====== Source extract

DROP DATABASE IF EXISTS TypoMatching;
CREATE DATABASE TypoMatching;
USE TypoMatching;

CREATE TABLE TypoWords (
	TypoWord VARCHAR(20) NOT NULL
);

INSERT INTO TypoWords VALUES
('matches'),
('Matches'),
('red'),
('care'),
('raed'),
('rads'),
('trenfer'),
('transfrs'),
('spearetion'),
('seepatation'),
('spatation'),
('sdpatation'),
('catch'),
('ingoratjon'),
('lue'),
('xlue'),
('spills'),
('flachljght'),
('flachliht');

CREATE TABLE FindWords (
	FindWord VARCHAR(20) NOT NULL
);

INSERT INTO FindWords VALUES
('matches'),
('read'),
('core'),
('transfer'),
('separation'),
('cat'),
('information'),
('blue'),
('spill'),
('flashlight');

DELIMITER $$
CREATE FUNCTION TypoMatcher(TypoWord1 VARCHAR(20), TypoWord2 VARCHAR(20), nMinSeparation INT)

============

(What is expected): Summarize the SQL script above in two sentences.

====== Information shown

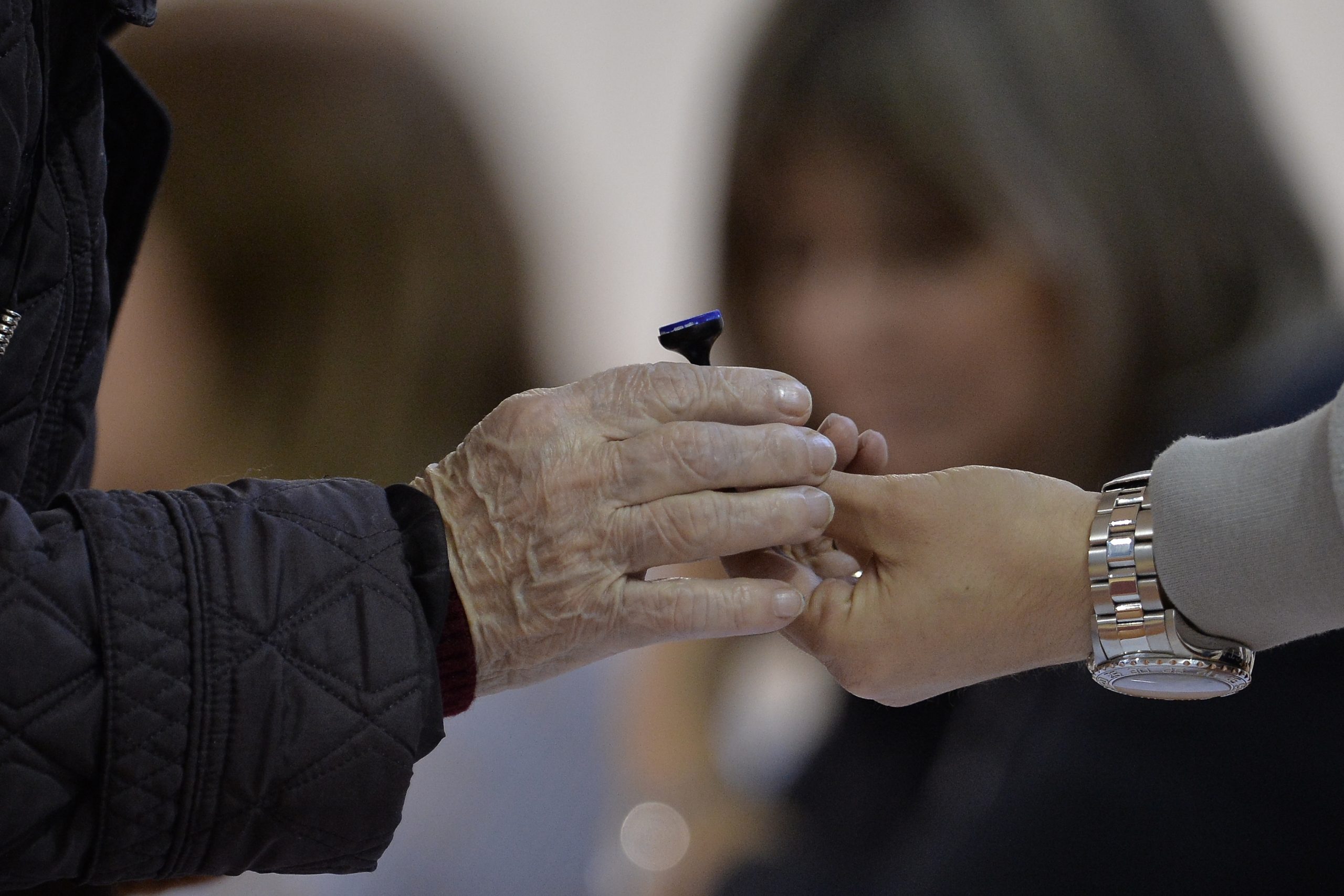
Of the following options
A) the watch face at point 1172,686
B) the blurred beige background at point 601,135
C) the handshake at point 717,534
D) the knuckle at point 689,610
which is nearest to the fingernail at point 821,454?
the handshake at point 717,534

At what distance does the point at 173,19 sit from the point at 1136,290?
115 cm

============

(Output of the exercise): The script drops any existing TypoMatching database, creates it again, and fills two tables: TypoWords, which holds nineteen words such as "raed" and "flachljght," and FindWords, which holds ten words such as "read" and "flashlight." It then changes the delimiter and begins defining a function named TypoMatcher that takes two VARCHAR(20) words and an integer parameter named nMinSeparation.